Steven Bosscher <[EMAIL PROTECTED]> writes:
> On Sunday 26 February 2006 14:23, Kenneth Zadeck wrote:
>> Did richard's untested patch not fix this?
>
> No.  That patch only makes postreload not emit those reg-reg moves,
> but it does not prevent reload from producing the redundant insns in
> the first place.  So that patch just papers over the problem we seem
> to have in reload.

Right.  The idea of that patch was just to improve the no-op killing
in postreload so that it would get rid of no-op moves that postreload
creates itself.  Since the no-op moves that Steven was seeing seemed to
come from reload, I thought it might be an alternative to checking for
no-op moves in every DCE pass.

It sounds like the patch does get rid of the nops, so I guess I'll
bootstrap it and submit it.

As far as Steven's example goes, the reason is related to:

    http://gcc.gnu.org/ml/gcc-patches/2004-08/msg00661.html

(long post, sorry).  The instructions before reload are:

(insn 45 43 47 6 (set (reg:SI 62 [ D.1602 ])
        (reg:SI 63 [ ivtmp.46 ])) 34 {*movsi_1} (nil)
    (nil))

(insn 47 45 48 6 (set (reg/f:SI 73)
        (mem/s/f/j:SI (plus:SI (reg:SI 63 [ ivtmp.46 ])
                (const_int -4 [0xfffffffc])) [0 <variable>.rtvec S4 A8])) 34 {*m
ovsi_1} (nil)
    (expr_list:REG_EQUIV (mem/s/f/j:SI (plus:SI (reg:SI 63 [ ivtmp.46 ])
                (const_int -4 [0xfffffffc])) [0 <variable>.rtvec S4 A8])
        (nil)))

Register 63 is spilled to the stack and register 62 is allocated to esi.
Thus the first insn is reloaded as "esi := slot(63)".  The second needs
an input reload for reg 63, and tries to use inheritance.  There are
no previous reloads of this value to inherit (insn 45 didn't need any
reloads), so the inheritance code uses find_equiv_reg instead.
This matches:

     But as the (b)->(a) results show, most of the benefit of the current
     code comes from cases where we can't inherit the reload.  In fact the
     typical situation seems to very much like the one that's causing trouble.
     We have sequences like:

          (set (reg:SI R2) (reg:SI R1))
          ...
          (set (reg:SI R3) (... (reg:SI R2) ...))
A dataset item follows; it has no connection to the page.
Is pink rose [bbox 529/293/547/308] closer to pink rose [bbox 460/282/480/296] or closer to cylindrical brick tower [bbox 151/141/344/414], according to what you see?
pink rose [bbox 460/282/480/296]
     where, as above, R1 is allocated a hard register G1 and R2 is spilled
     to the stack.  We again choose to use G1 for the input reload in the
     second instruction, at first thinking that we can inherit the value
     from the first insn.  This doesn't happen, so we end up with a reload:

          (set (reg:SI R2) (reg:SI G1))
          ...
          (set (reg:SI G1) (reg:SI R2))   <----
          (set (reg:SI R3) (... (reg:SI G1) ...))

     but the post-reload optimisers can remove it.

This clearly isn't as it should be, of course.